Although China’s top-three cargo airports saw cargo volumes rise an average of 5.0% y-o-y in 2016, the main hubs of China’s homegrown express carriers saw tonnage jump an average of 13.0% y-o-y. However, given the CAAC restricted PEK and PVG from adding new flights for much of the year, the increased tonnage indicates carriers improved their existing capacity utilization and boosted load factors. Shenzhen (SZX), is currently the hub of SF Express Airlines which has the largest freighter fleet of any express carrier in China, saw tonnage rise 11.1%. Similarly, Hangzhou (HGH) the home of fellow express carrier, YTO Express Airlines saw tonnage rise 14.8% y-o-y.
Looking back at 2016, airports in eastern China handled the vast majority of freight and mail loaded and unloaded in the country, some 11.31 million tonnes or 74.9% of the total.
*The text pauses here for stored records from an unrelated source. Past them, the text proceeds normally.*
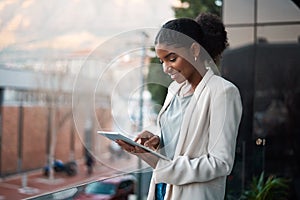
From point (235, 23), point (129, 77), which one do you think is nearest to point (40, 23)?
point (235, 23)

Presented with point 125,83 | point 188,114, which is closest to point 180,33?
point 188,114

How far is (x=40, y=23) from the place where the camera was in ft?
22.7

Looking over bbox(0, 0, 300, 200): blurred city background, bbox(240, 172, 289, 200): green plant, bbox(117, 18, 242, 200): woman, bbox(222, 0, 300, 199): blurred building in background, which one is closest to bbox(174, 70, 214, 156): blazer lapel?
bbox(117, 18, 242, 200): woman

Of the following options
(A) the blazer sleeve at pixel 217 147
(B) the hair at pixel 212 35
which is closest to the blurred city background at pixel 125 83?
(B) the hair at pixel 212 35

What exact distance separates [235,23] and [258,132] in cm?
79

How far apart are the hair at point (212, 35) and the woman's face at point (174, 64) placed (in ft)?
0.24

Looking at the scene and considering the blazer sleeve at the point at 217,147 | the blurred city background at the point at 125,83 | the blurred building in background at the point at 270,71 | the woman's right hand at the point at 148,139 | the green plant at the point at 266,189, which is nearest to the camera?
the blazer sleeve at the point at 217,147

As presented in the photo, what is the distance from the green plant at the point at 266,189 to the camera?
2529 mm

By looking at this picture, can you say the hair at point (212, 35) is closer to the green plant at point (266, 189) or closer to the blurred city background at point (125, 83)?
the blurred city background at point (125, 83)

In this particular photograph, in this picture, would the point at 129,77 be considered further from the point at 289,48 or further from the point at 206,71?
the point at 289,48

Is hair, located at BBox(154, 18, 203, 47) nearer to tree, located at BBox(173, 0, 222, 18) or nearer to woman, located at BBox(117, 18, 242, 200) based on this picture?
woman, located at BBox(117, 18, 242, 200)

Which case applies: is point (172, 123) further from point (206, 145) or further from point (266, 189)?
point (266, 189)

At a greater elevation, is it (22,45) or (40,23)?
(40,23)

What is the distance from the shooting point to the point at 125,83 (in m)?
1.16
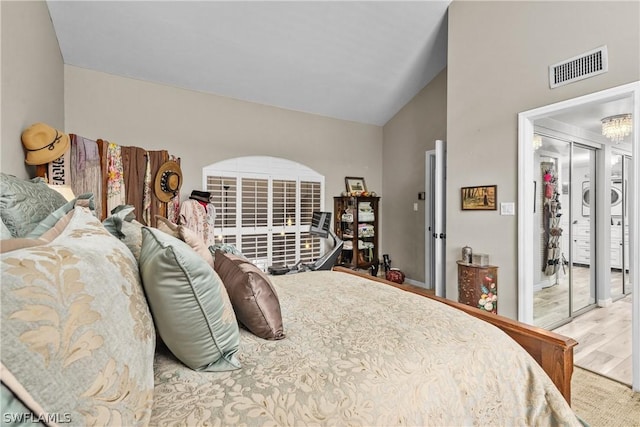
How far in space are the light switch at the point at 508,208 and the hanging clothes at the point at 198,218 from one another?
10.6 ft

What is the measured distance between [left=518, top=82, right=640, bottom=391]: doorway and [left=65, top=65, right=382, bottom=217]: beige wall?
307 centimetres

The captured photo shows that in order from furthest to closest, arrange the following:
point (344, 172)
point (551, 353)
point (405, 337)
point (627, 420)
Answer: point (344, 172)
point (627, 420)
point (551, 353)
point (405, 337)

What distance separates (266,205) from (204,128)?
4.57 feet

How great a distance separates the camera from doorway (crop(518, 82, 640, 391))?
208 centimetres

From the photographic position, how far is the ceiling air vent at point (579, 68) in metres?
2.29

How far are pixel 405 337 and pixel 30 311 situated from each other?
3.48 ft

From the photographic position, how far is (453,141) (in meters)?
3.36

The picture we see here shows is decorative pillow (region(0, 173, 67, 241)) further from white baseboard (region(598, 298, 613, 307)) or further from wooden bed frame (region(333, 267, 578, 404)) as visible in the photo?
white baseboard (region(598, 298, 613, 307))

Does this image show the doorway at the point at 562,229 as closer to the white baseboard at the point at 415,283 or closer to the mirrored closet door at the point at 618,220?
the mirrored closet door at the point at 618,220

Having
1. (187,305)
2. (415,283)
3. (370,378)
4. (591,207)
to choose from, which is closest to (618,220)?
(591,207)

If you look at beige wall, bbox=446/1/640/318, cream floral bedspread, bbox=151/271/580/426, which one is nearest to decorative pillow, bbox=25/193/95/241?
cream floral bedspread, bbox=151/271/580/426

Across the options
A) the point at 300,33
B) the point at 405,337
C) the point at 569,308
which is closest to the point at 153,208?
the point at 300,33

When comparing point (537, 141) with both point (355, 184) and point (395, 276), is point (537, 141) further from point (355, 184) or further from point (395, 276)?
point (355, 184)

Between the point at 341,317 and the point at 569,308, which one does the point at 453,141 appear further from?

Airports in western China handled 15.3% of the tonnage, while airports in the central and northeast and China handled 10% and 6.1% respectively. This is already beginning to change. Tonnage growth was almost unanimously in double-digit territory for the west-central cities of Zhengzhou, Chongqing and Chengdu. Western airports will continue to benefit in the coming years as China’s economy increasingly transitions towards a consumption-driven model, which is supported by development initiatives from the Chinese government like “Go-West” and “One Belt, One Road”, and as express airlines move their hubs inland to better serve all regions of the country.
Both express airlines will shift much of their network focus to new bases in western and central China over the next five years. SF Express Airlines has announced plans to develop its global air freight hub in Ezhou with the construction of a new airport. YTO Express Airlines meanwhile, is planning to launch a jv airline which will operate out of Xi’an. As express carriers migrate inwards, this will reinforce the trend of rapidly-growing cargo handles at airports in western and central China.